Hyundai vs BYD: Duel Sengit Mobil Listrik dalam Thailand yang tersebut Disebut Detroit Asia

THAILAND – Hyundai tak mau kalah dari BYD, produsen mobil listrik terbesar China, dengan mengumumkan penanaman modal sebesar USD28 jt (Rp446,5 miliar) untuk merancang pabrik perakitan EV dan juga penyimpan daya baru di area Thailand.
Meskipun BYD pada waktu ini mengatur pangsa EV yang tersebut sedang booming di tempat Thailand, Hyundai tampaknya bertekad untuk merebut pangsa pasarnya.
Thailand: Medan Pertempuran Baru Industri EV

Thailand, yang dimaksud dikenal sebagai Detroit Asia, sudah mengalami lonjakan jualan EV di beberapa tahun terakhir.
Tahun lalu saja, hampir 30.000 mobil listrik terjual dalam negara ini.
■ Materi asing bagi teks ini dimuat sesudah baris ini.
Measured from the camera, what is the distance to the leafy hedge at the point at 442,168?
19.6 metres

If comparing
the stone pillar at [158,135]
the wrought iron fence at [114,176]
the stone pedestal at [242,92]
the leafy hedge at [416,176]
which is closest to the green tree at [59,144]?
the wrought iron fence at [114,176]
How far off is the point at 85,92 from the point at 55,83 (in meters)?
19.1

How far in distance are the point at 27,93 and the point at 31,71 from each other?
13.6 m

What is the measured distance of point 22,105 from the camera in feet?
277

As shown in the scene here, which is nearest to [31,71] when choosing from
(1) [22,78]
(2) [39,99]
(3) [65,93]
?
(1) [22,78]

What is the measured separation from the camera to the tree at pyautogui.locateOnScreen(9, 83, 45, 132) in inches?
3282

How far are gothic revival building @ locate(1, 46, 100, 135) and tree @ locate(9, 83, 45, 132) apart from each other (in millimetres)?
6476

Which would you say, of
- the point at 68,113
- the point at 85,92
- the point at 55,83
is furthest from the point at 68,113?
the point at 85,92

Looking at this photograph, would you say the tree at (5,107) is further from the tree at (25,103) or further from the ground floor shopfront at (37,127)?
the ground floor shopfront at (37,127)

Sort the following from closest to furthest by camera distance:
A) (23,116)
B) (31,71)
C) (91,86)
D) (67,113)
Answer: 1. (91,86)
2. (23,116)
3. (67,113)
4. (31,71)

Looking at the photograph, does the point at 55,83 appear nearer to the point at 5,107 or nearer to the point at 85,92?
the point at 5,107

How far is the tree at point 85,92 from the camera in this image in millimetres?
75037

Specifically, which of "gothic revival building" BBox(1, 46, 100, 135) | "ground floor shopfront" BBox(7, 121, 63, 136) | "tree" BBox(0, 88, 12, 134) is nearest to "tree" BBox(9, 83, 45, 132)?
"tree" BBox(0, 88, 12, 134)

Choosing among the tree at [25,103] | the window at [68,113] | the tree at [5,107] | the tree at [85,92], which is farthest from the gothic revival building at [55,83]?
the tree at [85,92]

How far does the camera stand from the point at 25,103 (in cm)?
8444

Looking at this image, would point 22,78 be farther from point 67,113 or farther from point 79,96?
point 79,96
BYD, yang tersebut baru memasuki lingkungan ekonomi Thailand dua tahun lalu, berhasil menjadi merek EV terlaris dengan pangsa bursa 46% pada kuartal pertama 2024.
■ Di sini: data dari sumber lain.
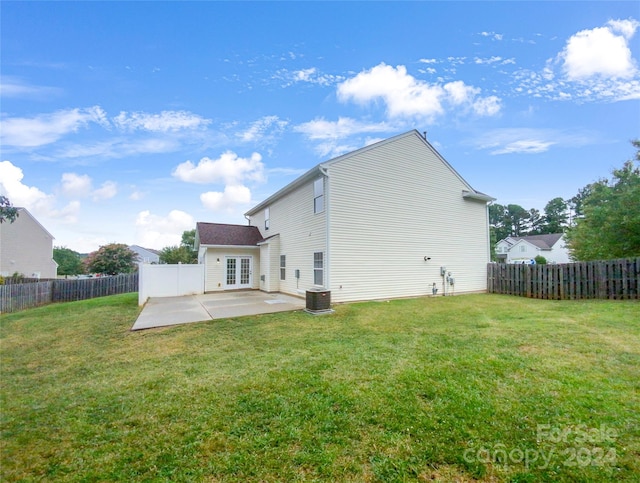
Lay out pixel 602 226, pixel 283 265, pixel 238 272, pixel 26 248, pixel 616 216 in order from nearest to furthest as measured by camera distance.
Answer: pixel 616 216
pixel 602 226
pixel 283 265
pixel 238 272
pixel 26 248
Bahkan, BYD telah menjadi merek mobil penumpang terbesar ketiga dalam Thailand, baik untuk EV maupun mobil berbahan bakar bensin, menurut Counterpoint.
Untuk menguatkan posisinya, BYD sudah pernah meresmikan pabrik EV pertamanya di tempat Thailand pada Juli 2024, yang dimaksud akan memproduksi 150.000 kendaraan per tahun.
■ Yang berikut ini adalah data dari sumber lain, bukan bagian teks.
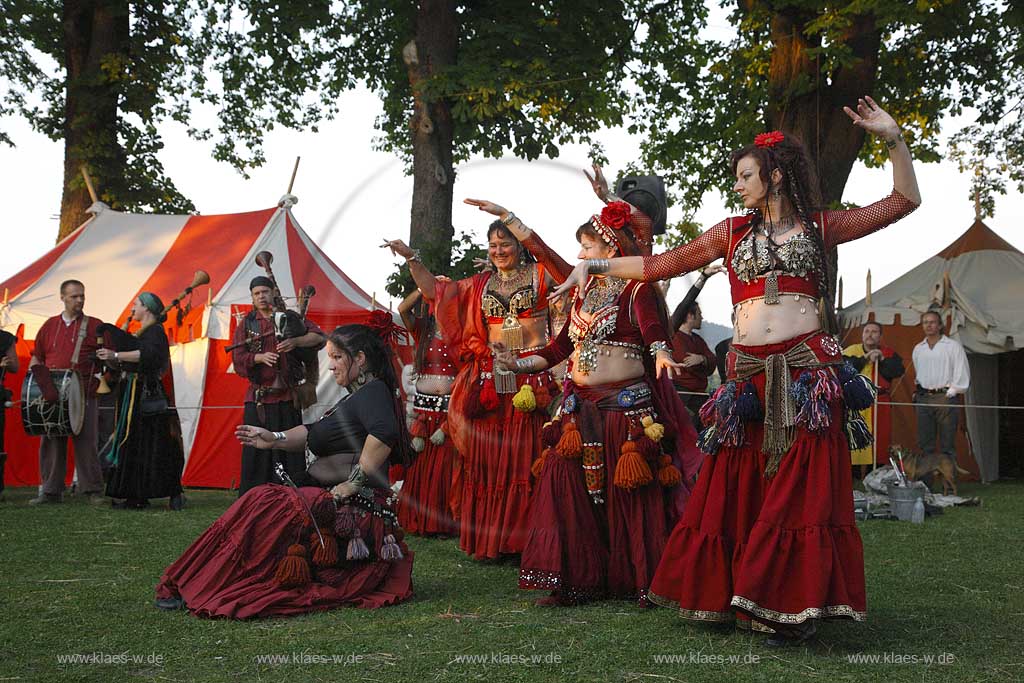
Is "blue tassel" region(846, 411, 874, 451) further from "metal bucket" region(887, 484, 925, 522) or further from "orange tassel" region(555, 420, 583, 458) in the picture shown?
"metal bucket" region(887, 484, 925, 522)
Melihat prospek besar bursa EV di dalam Thailand, Hyundai tak mau ketinggalan. Penanaman Modal Hyundai akan digunakan untuk memulai pembangunan pabrik perakitan EV juga elemen penyimpan daya baru di dalam negara tersebut, yang dimaksud diharapkan akan mulai beroperasi pada 2026.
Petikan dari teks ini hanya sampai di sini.